Key Designs (Theoretical Contributions)

  1. Theorem 1: Non-convex convergence of NS-Muon:
  2. Number of iterations for Muon with \(q\) NS steps to reach an \(\epsilon\)-stationary point: \(T = O\left(\frac{C_q \cdot L D}{\epsilon^2}\right)\)
  3. \(C_q\) is the sole constant factor depending on the NS approximation quality.

  4. Theorem 2: Doubly exponential decay of polar decomposition approximation error:

  5. \(\varepsilon_q \leq \varepsilon_0^{(2\kappa+1)^q}\) — doubly exponential decay in \(q\) and decay in polynomial degree \(\kappa\).
  6. Implication: \(q = 3\text{–}5\) steps with \(\kappa = 2\text{–}3\) suffices to achieve \(C_q \approx 1\), matching the SVD variant.
  7. Wall-clock advantage: NS requires only matrix multiplications (GPU-efficient), whereas SVD costs \(O(mn\min(m,n))\).

  8. Theorem 3: Rank advantage over SGD-M:

  9. Muon converges \(\sqrt{r}\) times faster than SGD-M, where \(r = \min(m,n)\) is the matrix rank.
  10. Reason: Muon operates under the nuclear norm → exploits low-rank matrix structure → more efficient search directions.

Key Experimental Results

Main Results (Convergence Comparison)

Method Metric Convergence Rate Rank Dependence
SGD-M Frobenius gradient \(O(1/\sqrt{T})\) \(\sqrt{r}\) loss
Muon (SVD) Nuclear gradient \(O(1/\sqrt{T})\) No \(\sqrt{r}\) loss
Muon (NS, \(q\) steps) Nuclear gradient \(O(C_q/\sqrt{T})\) No \(\sqrt{r}\) loss

Ablation Study (\(C_q\) vs. Number of NS Steps \(q\))

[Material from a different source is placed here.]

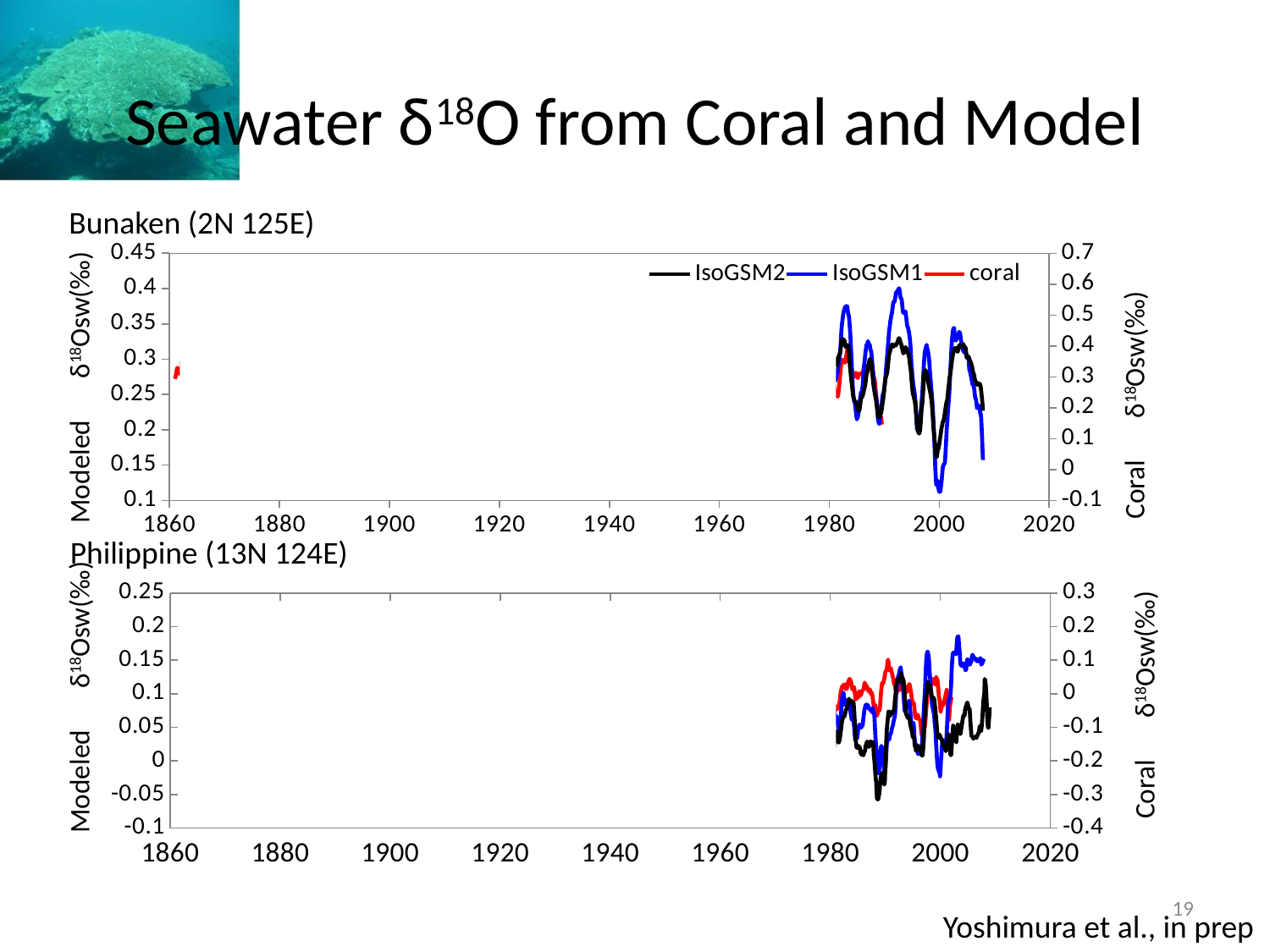
On the Philippine (13N 124E) chart, is the lowest value of IsoGSM2 around 1988 on the left axis greater or less than 0? less On the Bunaken (2N 125E) chart, is the peak value of IsoGSM1 around 1992 on the left axis greater or less than 0.35? greater What kind of chart is the bottom chart, Philippine (13N 124E)? line chart On the Philippine (13N 124E) chart, is the highest value of IsoGSM1 after 2000 on the left axis greater or less than 0.15? greater On the Bunaken (2N 125E) chart, is the IsoGSM1 value around 1992 greater or less than the IsoGSM1 value around 2000? greater On the Bunaken (2N 125E) chart, which series is drawn in red? coral What kind of chart is the top chart, Bunaken (2N 125E)? line chart How many series does the legend on the Bunaken (2N 125E) chart list? 3 On the Bunaken (2N 125E) chart, which series is drawn in blue? IsoGSM1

NS Steps \(q\) \(C_q\) (\(\kappa=2\)) \(C_q\) (\(\kappa=3\))
1 Large Moderate
3 \(\approx 1.01\) \(\approx 1.001\)
5 \(\approx 1.0\) \(\approx 1.0\)

Key Findings

  • 3–5 NS steps match SVD: \(C_q\) converges doubly exponentially to 1, providing rigorous theoretical justification for the choices made in practice.
  • \(\sqrt{r}\) advantage of Muon over SGD-M: The benefit is pronounced for high-rank matrix parameters such as large attention layers.
  • Wall-clock advantage explained: NS iterations cost far less than SVD per step while achieving nearly identical iteration counts, yielding lower total runtime.

Highlights & Insights

  • First convergence guarantees for practical Muon: Closes the practice–theory gap; all prior theoretical work implicitly assumed exact SVD.
  • Doubly exponential decay as the key insight: \(\varepsilon_q \leq \varepsilon_0^{5^q}\) (for \(\kappa=2\)) — after 3 steps, the error is below \(10^{-100}\).
  • Nuclear norm as the natural metric: Working with the nuclear norm in matrix space naturally aligns with polar decomposition and reveals the rank advantage.
  • Implications for future matrix optimizers: The general analysis framework for NS approximation can be extended to other matrix-based optimizers.

Limitations & Future Work

  • This is a purely theoretical contribution with no new experiments (though the paper's explicit goal is to provide theoretical grounding for existing practice).
  • The analysis assumes standard smoothness and bounded variance; adaptive methods in the style of Adam are not covered.
  • Comparison with second-order methods such as Shampoo/SOAP is not analyzed.
  • vs. Shen et al. / Li & Hong: Prior work analyzes SVD-Muon. This paper is the first to analyze NS-Muon—the only theory that matches actual practice.
  • vs. Shampoo/SOAP: Second-order preconditioners that maintain curvature information. Muon is not a second-order method—it orthogonalizes momentum, a distinct mechanism that is potentially complementary.
  • vs. Orthogonal-SGDM: Orthogonalization is applied before momentum accumulation. Muon applies momentum first, then orthogonalizes, and replaces SVD with NS.

Rating

  • Novelty: ⭐⭐⭐⭐⭐ First convergence theory for NS-Muon as used in practice; the doubly exponential decay result is elegant.
  • Experimental Thoroughness: ⭐⭐⭐ Purely theoretical with no new experiments (justified, as the goal is to provide theoretical explanation for existing empirical practice).
  • Writing Quality: ⭐⭐⭐⭐⭐ The research question is clearly stated, theorems build progressively, and the exposition is rigorous and fluent.
  • Value: ⭐⭐⭐⭐⭐ Provides much-needed theoretical foundations for one of the most prominent matrix optimizers in current practice.